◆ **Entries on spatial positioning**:

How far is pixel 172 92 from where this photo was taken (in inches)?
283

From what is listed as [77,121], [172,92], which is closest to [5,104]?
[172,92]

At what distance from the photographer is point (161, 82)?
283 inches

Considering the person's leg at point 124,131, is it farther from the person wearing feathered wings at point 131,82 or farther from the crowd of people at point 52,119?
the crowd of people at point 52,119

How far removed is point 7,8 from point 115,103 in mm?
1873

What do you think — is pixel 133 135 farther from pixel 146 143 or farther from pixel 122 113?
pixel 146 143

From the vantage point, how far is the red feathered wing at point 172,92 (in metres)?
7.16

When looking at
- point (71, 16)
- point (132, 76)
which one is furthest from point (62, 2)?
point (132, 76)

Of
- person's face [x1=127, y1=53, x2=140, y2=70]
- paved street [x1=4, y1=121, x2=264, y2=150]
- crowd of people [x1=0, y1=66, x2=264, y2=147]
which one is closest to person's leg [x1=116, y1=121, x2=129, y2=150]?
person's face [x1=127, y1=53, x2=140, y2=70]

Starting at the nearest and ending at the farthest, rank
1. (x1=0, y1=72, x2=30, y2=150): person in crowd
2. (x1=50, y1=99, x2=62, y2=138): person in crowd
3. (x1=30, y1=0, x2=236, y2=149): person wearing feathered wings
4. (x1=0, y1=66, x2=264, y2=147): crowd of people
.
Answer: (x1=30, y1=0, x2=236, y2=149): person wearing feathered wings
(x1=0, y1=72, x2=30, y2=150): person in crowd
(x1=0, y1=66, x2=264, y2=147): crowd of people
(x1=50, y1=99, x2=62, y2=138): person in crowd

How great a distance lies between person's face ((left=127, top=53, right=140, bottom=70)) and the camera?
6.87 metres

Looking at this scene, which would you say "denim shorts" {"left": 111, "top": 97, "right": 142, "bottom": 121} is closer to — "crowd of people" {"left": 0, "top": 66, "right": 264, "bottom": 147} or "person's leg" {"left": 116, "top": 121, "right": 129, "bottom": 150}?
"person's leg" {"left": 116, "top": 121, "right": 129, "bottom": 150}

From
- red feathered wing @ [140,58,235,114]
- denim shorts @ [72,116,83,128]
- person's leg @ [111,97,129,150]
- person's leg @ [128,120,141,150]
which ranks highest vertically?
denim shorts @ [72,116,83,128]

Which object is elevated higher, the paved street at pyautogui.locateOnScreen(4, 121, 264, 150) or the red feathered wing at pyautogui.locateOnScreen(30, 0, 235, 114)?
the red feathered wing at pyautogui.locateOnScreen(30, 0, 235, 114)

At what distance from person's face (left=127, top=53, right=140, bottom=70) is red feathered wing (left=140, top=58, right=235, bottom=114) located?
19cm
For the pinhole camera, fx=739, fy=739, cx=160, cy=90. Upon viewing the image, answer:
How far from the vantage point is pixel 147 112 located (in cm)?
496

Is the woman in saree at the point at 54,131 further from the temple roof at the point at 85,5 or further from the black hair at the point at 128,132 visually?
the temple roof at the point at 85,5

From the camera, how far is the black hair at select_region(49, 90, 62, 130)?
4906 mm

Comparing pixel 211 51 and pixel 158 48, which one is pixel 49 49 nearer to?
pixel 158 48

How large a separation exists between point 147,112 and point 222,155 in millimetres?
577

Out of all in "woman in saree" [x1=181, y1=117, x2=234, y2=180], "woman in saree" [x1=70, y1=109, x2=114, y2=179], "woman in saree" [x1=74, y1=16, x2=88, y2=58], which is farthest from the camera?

◆ **What is required**: Copy each of the entries above word for word, leaving nothing out.

◆ **Worked solution**:
How far is pixel 172 92 from where this photo was taken (in inches)?
283

From what is listed as [77,121], [172,92], which is closest to [5,104]?
[172,92]

At what distance from the photographer is point (161, 82)?
283 inches

Considering the person's leg at point 124,131, is it farther from the person wearing feathered wings at point 131,82 or farther from the crowd of people at point 52,119?
the crowd of people at point 52,119

How far removed is point 7,8 from point 115,103 in mm?
1873

What do you think — is pixel 133 135 farther from pixel 146 143 or farther from pixel 122 113?
pixel 146 143

From the vantage point, how far is the red feathered wing at point 172,92 (in metres)?
7.16

When looking at
- point (71, 16)
- point (132, 76)
which one is furthest from point (62, 2)?
point (132, 76)

Of
- person's face [x1=127, y1=53, x2=140, y2=70]
- paved street [x1=4, y1=121, x2=264, y2=150]
- crowd of people [x1=0, y1=66, x2=264, y2=147]
which one is closest to person's leg [x1=116, y1=121, x2=129, y2=150]?
person's face [x1=127, y1=53, x2=140, y2=70]

Starting at the nearest and ending at the farthest, rank
1. (x1=0, y1=72, x2=30, y2=150): person in crowd
2. (x1=50, y1=99, x2=62, y2=138): person in crowd
3. (x1=30, y1=0, x2=236, y2=149): person wearing feathered wings
4. (x1=0, y1=66, x2=264, y2=147): crowd of people
.
Answer: (x1=30, y1=0, x2=236, y2=149): person wearing feathered wings
(x1=0, y1=72, x2=30, y2=150): person in crowd
(x1=0, y1=66, x2=264, y2=147): crowd of people
(x1=50, y1=99, x2=62, y2=138): person in crowd

How great a distance lies between person's face ((left=127, top=53, right=140, bottom=70)) and the camera?
6.87 metres

Looking at this scene, which would you say "denim shorts" {"left": 111, "top": 97, "right": 142, "bottom": 121} is closer to — "crowd of people" {"left": 0, "top": 66, "right": 264, "bottom": 147} or "person's leg" {"left": 116, "top": 121, "right": 129, "bottom": 150}?
"person's leg" {"left": 116, "top": 121, "right": 129, "bottom": 150}

From
- red feathered wing @ [140,58,235,114]
- denim shorts @ [72,116,83,128]
- person's leg @ [111,97,129,150]
- person's leg @ [128,120,141,150]
which ranks highest vertically?
denim shorts @ [72,116,83,128]

Which object is elevated higher, the paved street at pyautogui.locateOnScreen(4, 121, 264, 150) or the red feathered wing at pyautogui.locateOnScreen(30, 0, 235, 114)?
the red feathered wing at pyautogui.locateOnScreen(30, 0, 235, 114)

At what distance from person's face (left=127, top=53, right=140, bottom=70) is red feathered wing (left=140, top=58, right=235, bottom=114) located?
19cm
For the pinhole camera, fx=739, fy=739, cx=160, cy=90. Upon viewing the image, answer:
How far from the vantage point is pixel 147 112 located (in cm)?
496

Is the woman in saree at the point at 54,131 further from the temple roof at the point at 85,5 or further from the black hair at the point at 128,132 visually?
the temple roof at the point at 85,5

From the camera, how far is the black hair at select_region(49, 90, 62, 130)?
4906 mm

Comparing pixel 211 51 and pixel 158 48, which one is pixel 49 49 nearer to?
pixel 158 48

How large a separation exists between point 147,112 and point 222,155 in millimetres?
577

Out of all in "woman in saree" [x1=181, y1=117, x2=234, y2=180], "woman in saree" [x1=70, y1=109, x2=114, y2=179], "woman in saree" [x1=74, y1=16, x2=88, y2=58], which is farthest from the camera?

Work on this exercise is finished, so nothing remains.